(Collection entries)
## Begin

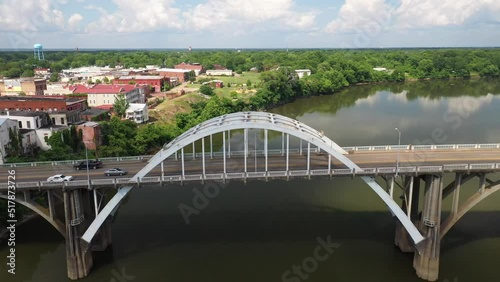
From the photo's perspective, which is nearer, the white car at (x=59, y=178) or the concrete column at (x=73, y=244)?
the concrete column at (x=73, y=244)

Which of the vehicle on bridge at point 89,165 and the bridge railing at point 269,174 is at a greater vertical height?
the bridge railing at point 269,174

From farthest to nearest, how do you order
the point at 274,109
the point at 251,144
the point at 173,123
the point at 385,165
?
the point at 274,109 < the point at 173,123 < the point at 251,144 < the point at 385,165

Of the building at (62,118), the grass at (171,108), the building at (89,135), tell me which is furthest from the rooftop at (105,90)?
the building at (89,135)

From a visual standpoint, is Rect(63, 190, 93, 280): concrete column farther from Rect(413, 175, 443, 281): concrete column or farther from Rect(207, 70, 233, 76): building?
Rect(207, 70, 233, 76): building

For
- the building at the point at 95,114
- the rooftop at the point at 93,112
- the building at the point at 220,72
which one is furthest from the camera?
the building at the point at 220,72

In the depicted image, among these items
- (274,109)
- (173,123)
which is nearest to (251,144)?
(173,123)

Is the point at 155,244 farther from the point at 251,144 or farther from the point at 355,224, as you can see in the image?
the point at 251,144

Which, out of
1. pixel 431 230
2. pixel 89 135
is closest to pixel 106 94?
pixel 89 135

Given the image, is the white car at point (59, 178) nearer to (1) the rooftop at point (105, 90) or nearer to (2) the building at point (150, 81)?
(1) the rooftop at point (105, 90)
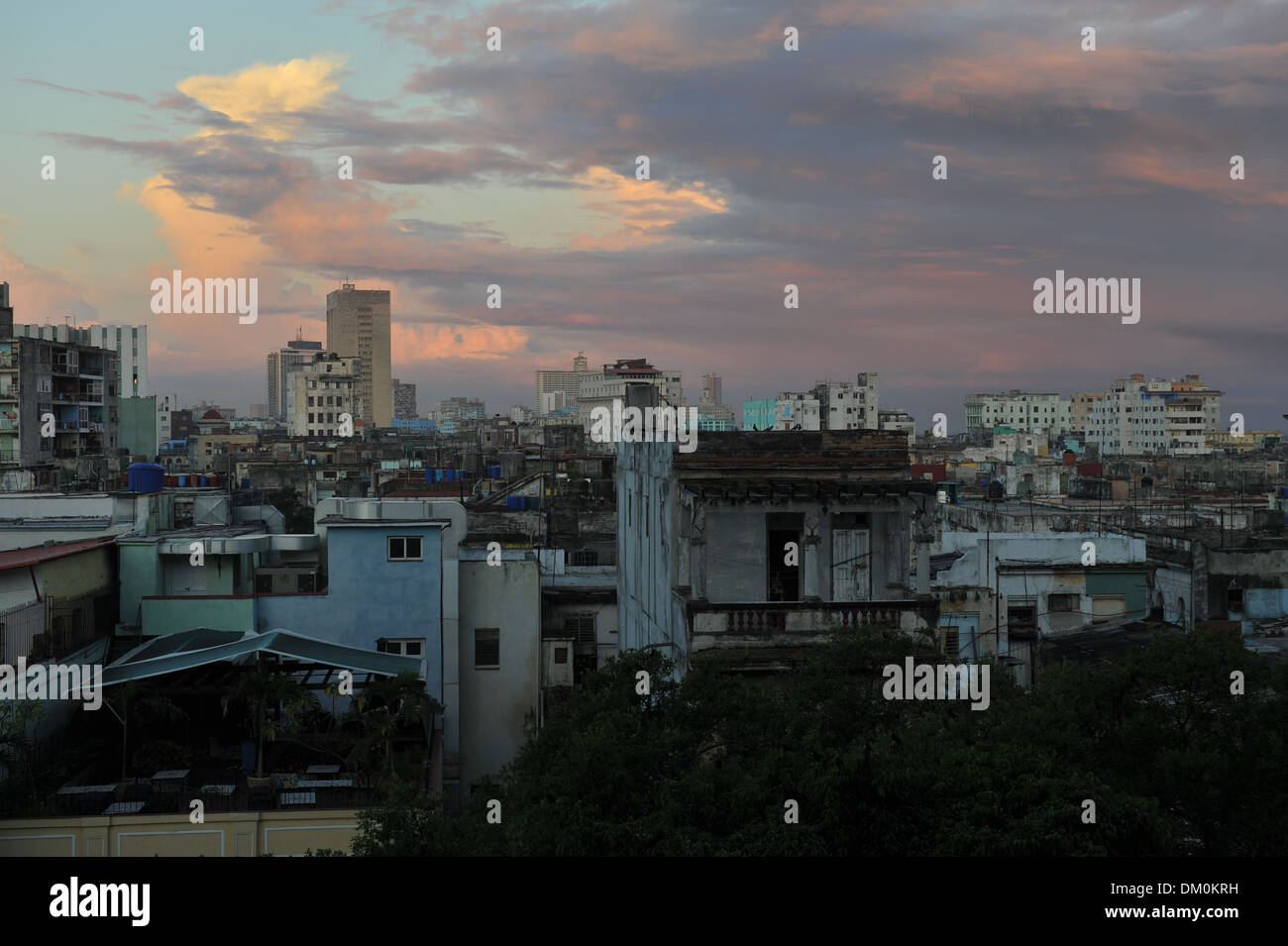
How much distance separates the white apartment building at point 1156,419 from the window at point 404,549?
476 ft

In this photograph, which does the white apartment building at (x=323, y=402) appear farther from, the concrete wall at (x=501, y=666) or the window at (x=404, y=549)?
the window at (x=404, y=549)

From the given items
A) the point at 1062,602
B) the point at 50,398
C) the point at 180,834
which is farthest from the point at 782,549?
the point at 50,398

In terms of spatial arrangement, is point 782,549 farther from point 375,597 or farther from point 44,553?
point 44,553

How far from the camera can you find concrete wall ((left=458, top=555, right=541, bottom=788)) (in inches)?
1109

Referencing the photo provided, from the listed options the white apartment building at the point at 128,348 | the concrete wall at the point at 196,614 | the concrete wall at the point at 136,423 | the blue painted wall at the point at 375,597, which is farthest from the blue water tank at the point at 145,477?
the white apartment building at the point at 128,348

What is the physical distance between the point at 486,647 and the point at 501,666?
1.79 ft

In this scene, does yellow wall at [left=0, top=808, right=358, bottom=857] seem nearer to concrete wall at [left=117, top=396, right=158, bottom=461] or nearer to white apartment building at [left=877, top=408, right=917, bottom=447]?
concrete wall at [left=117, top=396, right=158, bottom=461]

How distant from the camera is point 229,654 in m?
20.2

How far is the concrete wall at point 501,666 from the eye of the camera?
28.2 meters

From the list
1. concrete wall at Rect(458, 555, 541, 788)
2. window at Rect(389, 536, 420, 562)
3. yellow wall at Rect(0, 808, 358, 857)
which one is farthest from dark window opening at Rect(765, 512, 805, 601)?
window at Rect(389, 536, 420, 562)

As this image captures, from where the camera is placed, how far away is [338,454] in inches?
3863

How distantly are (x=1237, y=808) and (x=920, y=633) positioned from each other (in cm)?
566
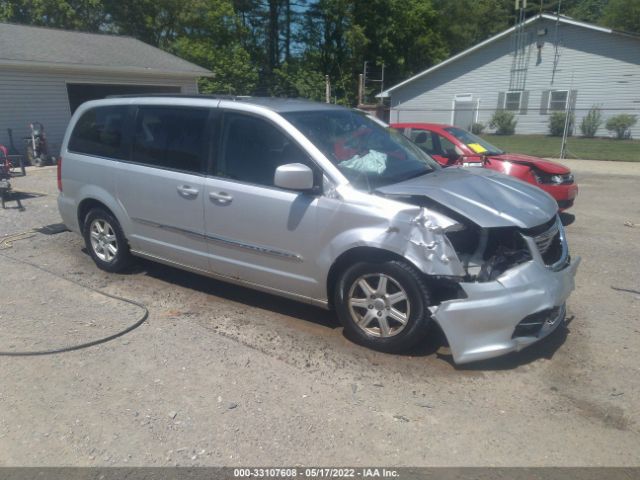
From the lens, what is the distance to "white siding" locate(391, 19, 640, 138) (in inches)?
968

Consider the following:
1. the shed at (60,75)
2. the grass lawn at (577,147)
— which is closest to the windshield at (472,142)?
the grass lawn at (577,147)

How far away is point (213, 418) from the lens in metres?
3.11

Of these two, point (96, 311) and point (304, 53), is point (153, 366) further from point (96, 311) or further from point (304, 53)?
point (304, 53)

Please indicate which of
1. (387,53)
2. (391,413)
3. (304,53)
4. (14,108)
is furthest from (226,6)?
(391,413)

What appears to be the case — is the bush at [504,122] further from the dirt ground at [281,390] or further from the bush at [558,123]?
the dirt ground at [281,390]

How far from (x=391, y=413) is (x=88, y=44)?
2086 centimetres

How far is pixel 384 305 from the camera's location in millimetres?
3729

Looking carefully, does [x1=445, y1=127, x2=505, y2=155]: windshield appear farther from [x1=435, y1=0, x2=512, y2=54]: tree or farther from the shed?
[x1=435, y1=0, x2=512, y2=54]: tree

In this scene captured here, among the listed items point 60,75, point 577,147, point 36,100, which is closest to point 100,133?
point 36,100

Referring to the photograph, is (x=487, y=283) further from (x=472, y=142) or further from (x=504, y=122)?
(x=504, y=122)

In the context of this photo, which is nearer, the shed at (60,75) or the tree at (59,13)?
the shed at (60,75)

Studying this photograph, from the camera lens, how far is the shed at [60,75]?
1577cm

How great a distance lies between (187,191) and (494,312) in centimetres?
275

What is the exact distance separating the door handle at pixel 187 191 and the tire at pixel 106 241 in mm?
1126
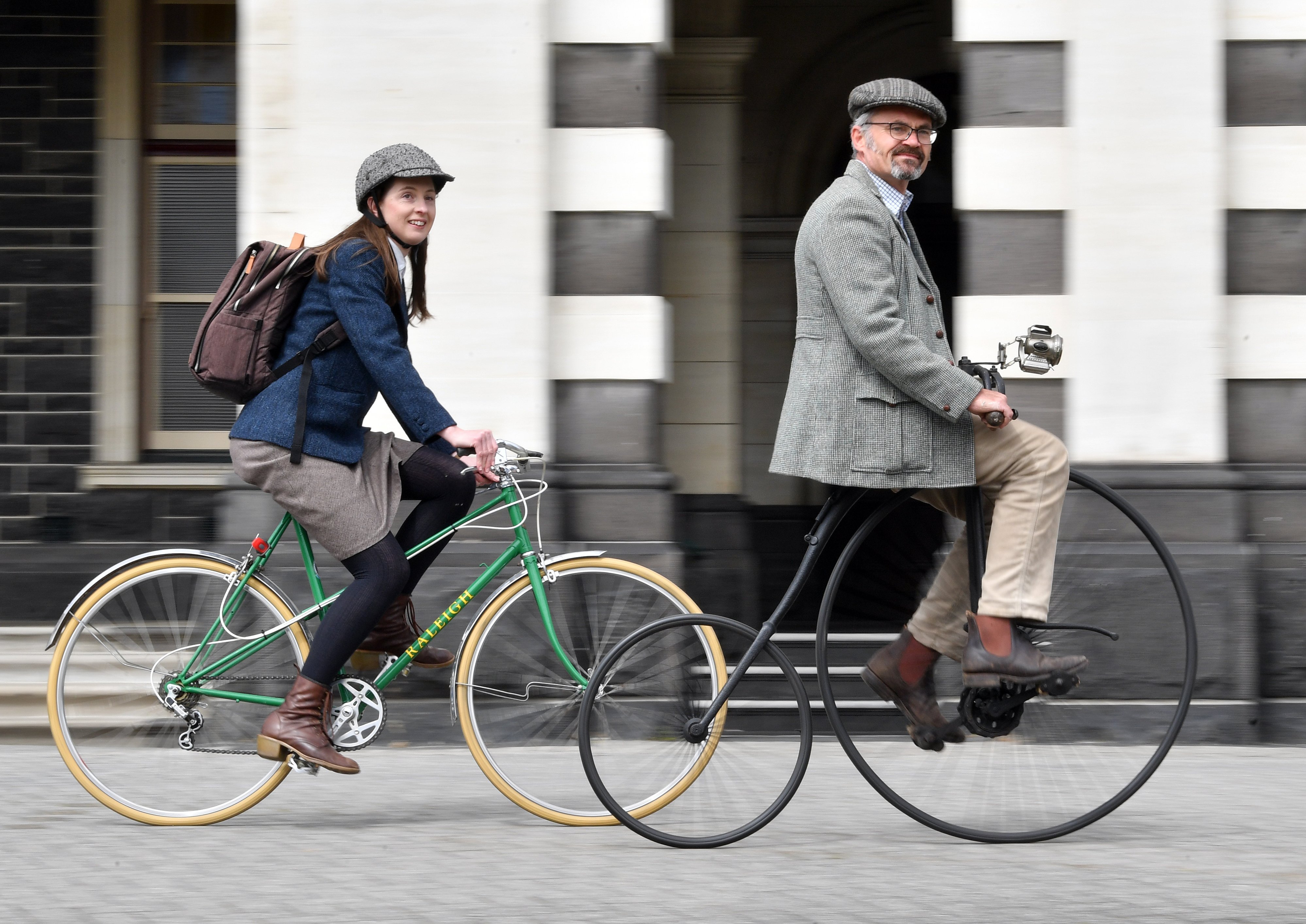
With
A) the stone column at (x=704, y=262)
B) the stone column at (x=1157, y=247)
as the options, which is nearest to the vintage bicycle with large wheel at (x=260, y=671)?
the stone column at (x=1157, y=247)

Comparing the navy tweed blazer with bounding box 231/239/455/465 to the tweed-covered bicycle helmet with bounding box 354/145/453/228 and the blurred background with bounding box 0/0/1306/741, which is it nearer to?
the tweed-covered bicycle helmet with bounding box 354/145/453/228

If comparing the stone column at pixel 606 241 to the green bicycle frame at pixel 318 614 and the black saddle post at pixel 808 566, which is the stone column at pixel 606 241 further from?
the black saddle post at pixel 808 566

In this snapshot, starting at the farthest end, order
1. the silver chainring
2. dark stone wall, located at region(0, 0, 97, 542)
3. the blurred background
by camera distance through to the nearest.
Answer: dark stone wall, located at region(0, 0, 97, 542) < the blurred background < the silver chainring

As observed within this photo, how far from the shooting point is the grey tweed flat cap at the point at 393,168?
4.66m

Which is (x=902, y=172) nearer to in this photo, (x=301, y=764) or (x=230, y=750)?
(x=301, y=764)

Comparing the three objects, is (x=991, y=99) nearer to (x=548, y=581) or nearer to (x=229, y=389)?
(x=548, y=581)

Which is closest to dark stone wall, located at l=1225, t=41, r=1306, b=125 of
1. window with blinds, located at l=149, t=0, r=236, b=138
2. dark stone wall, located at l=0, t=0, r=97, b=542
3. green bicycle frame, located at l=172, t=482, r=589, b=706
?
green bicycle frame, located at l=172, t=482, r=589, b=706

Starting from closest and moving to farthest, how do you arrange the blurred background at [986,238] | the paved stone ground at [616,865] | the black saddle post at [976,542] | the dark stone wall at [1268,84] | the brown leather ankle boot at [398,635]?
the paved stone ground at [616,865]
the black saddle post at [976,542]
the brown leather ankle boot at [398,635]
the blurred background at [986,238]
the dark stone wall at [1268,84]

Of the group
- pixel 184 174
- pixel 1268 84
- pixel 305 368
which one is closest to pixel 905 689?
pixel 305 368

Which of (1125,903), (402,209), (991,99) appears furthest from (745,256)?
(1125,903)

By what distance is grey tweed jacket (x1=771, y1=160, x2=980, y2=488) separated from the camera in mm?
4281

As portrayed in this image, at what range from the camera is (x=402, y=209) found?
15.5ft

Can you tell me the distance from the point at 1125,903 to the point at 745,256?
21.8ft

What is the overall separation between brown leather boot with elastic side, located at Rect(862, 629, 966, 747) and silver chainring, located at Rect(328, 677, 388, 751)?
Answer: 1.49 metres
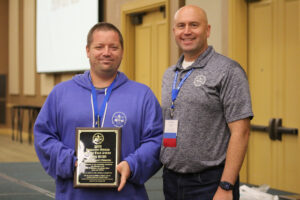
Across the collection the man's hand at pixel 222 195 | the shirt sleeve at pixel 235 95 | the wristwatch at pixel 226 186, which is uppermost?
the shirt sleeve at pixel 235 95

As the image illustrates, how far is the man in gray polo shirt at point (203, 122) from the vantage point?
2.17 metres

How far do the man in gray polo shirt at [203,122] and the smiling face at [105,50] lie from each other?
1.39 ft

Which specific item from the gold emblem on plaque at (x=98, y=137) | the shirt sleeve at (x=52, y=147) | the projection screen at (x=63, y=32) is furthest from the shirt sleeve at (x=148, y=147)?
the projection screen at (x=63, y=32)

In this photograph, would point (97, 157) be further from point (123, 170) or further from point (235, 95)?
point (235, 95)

## End

*What you are asked to do*: Rewrite the lines from the one containing "Across the collection" through the one containing "2.17 metres", replacing "vantage point" with "camera position" and changing nothing else.

*Result for this exercise*:
Across the collection the man's hand at pixel 222 195 | the shirt sleeve at pixel 235 95 | the wristwatch at pixel 226 186, which is uppermost?
the shirt sleeve at pixel 235 95

As the image illustrates, how far is the man in gray polo shirt at point (203, 122) from the camera position?
2.17 metres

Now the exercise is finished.